Collected data entries:
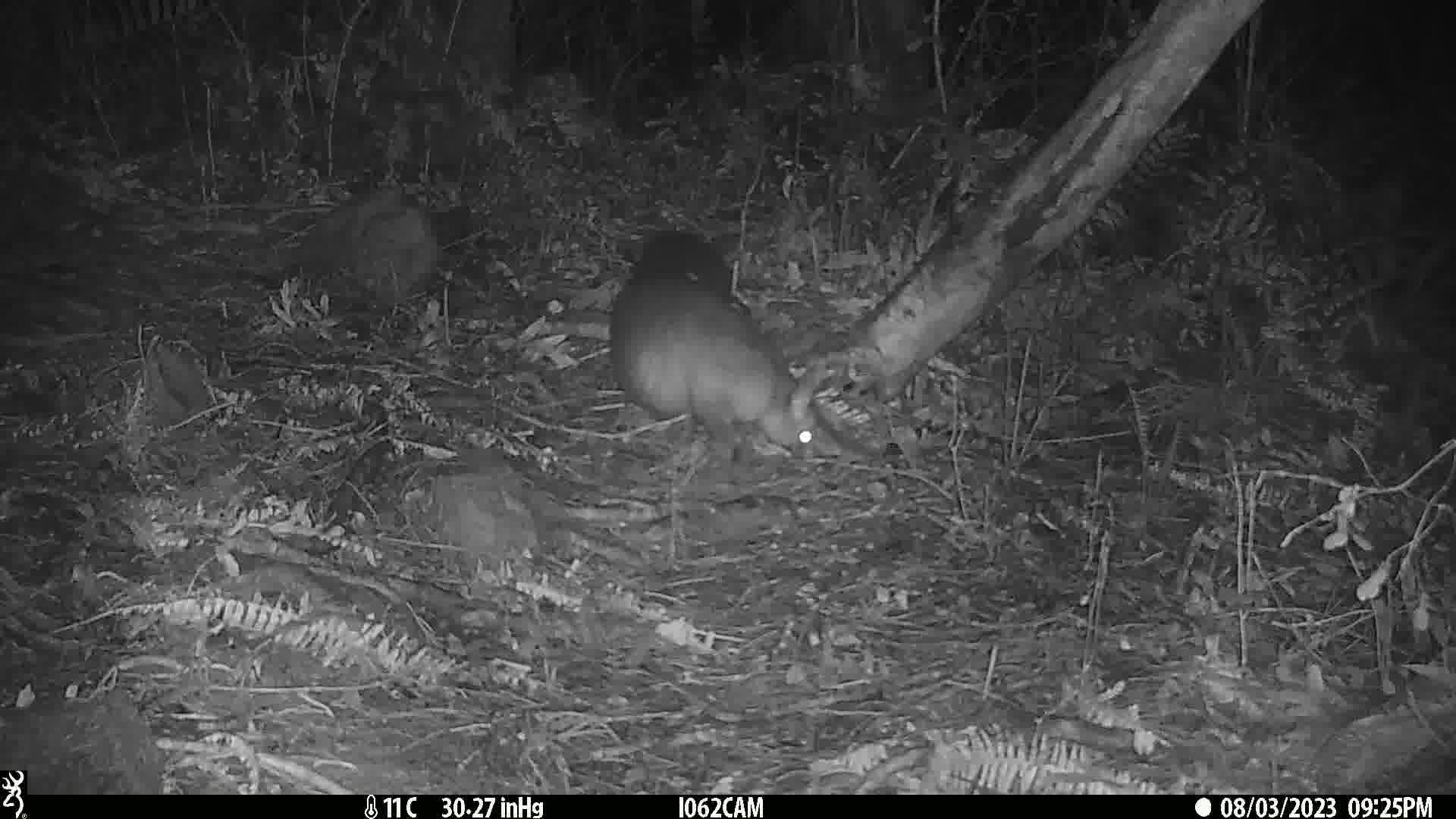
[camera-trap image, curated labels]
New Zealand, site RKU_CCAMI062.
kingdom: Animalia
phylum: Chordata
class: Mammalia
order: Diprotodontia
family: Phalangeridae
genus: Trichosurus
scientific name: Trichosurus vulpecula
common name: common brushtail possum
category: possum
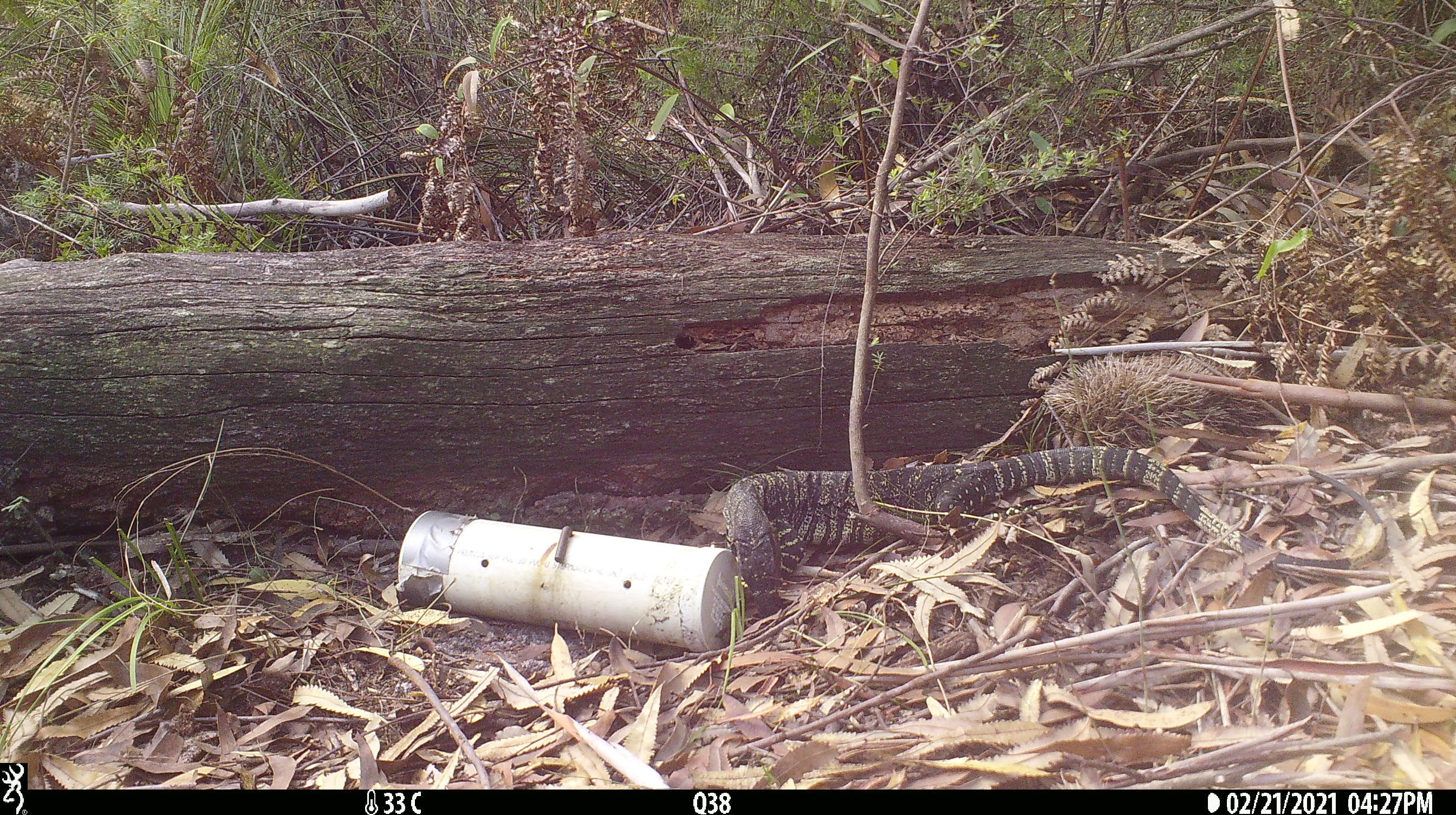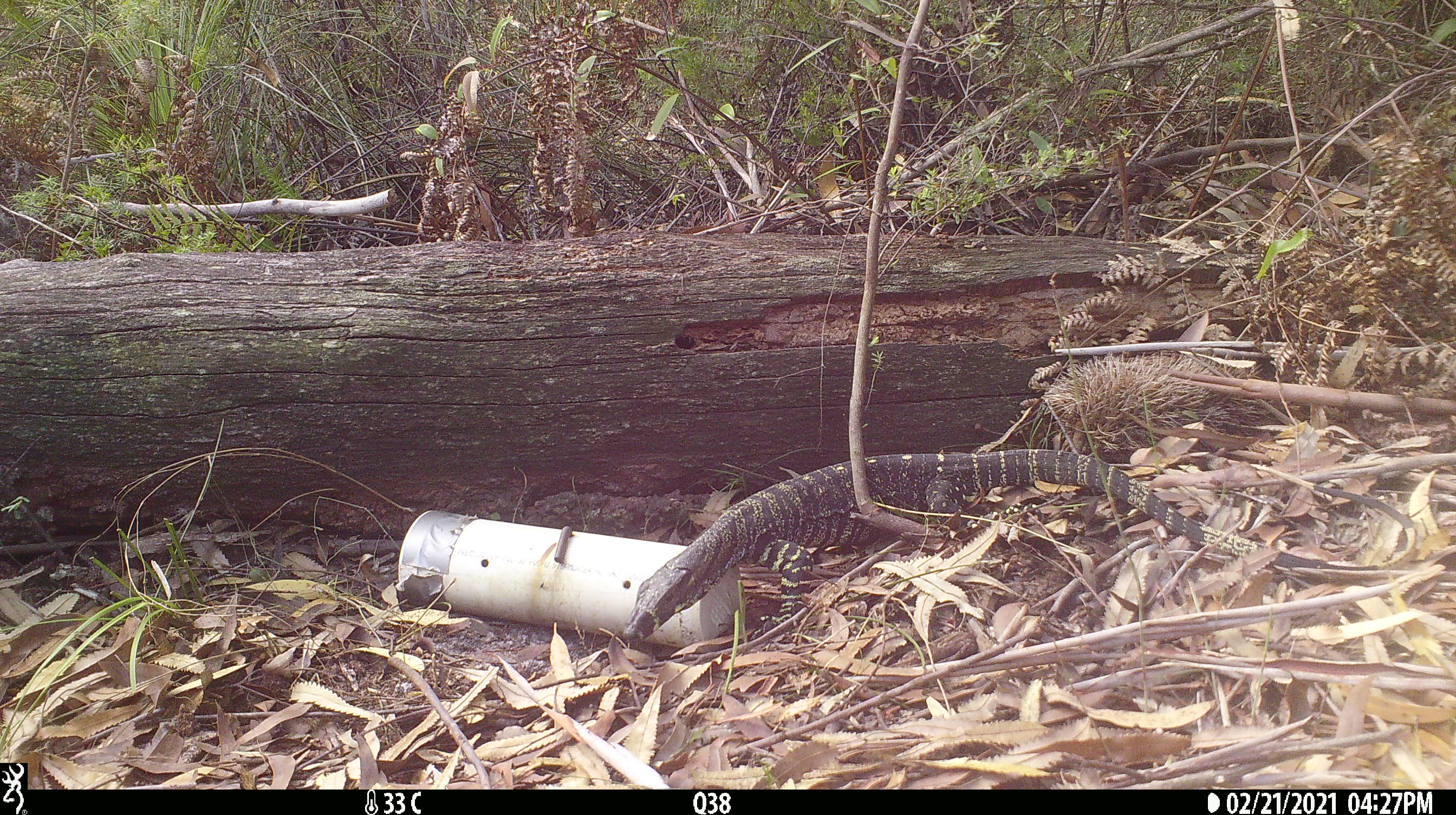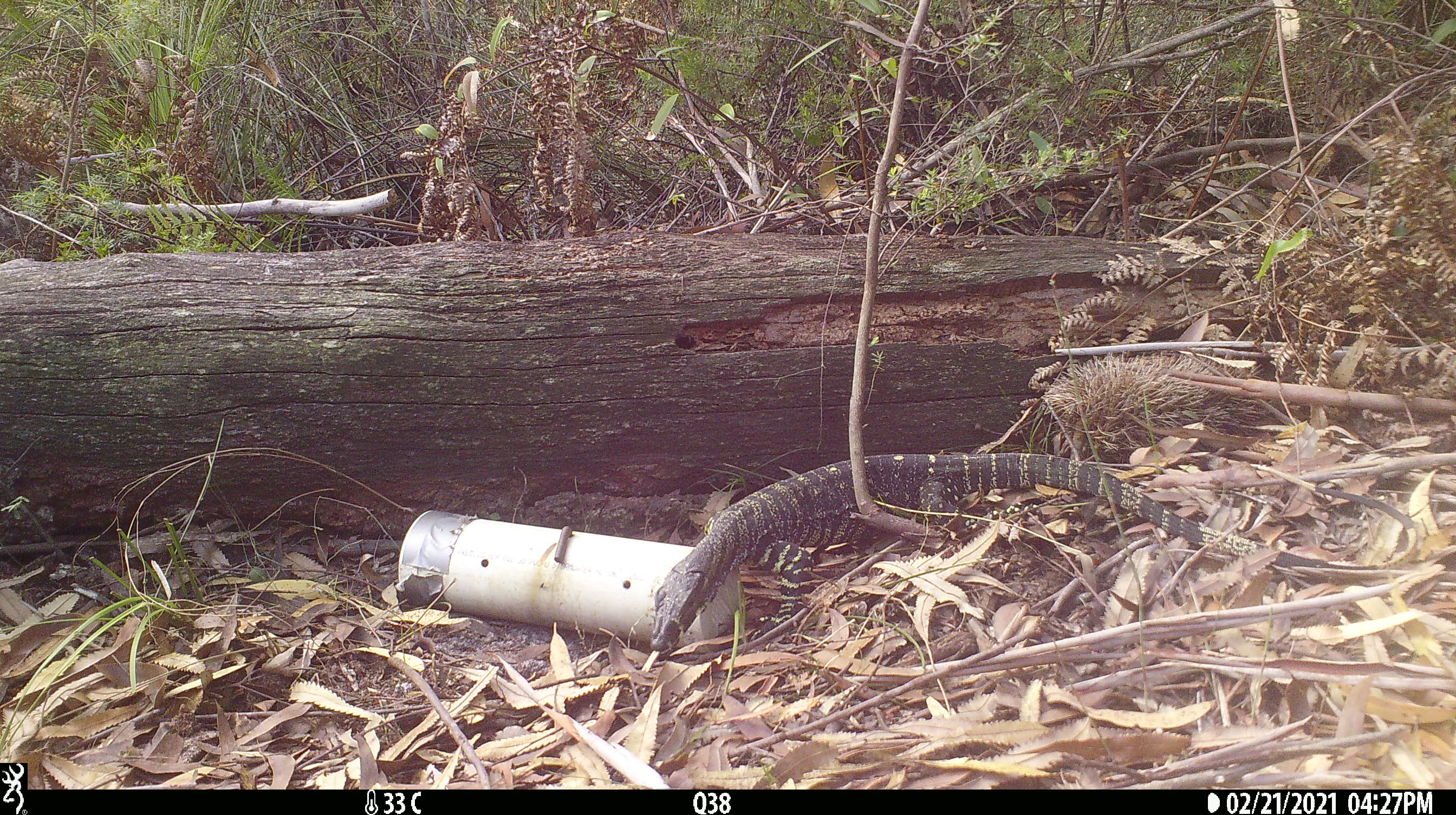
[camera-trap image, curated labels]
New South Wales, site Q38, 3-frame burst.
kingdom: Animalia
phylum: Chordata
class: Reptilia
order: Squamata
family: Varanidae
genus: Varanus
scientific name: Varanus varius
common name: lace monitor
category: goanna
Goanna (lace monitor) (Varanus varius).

## What you will do
What is needed is a verbatim copy of every entry, with the pictures omitted.

## Your solution
[camera-trap image, curated labels]
New Zealand, site RKU_CCAMI062.
kingdom: Animalia
phylum: Chordata
class: Mammalia
order: Diprotodontia
family: Phalangeridae
genus: Trichosurus
scientific name: Trichosurus vulpecula
common name: common brushtail possum
category: possum
[camera-trap image, curated labels]
New South Wales, site Q38, 3-frame burst.
kingdom: Animalia
phylum: Chordata
class: Reptilia
order: Squamata
family: Varanidae
genus: Varanus
scientific name: Varanus varius
common name: lace monitor
category: goanna
Goanna (lace monitor) (Varanus varius).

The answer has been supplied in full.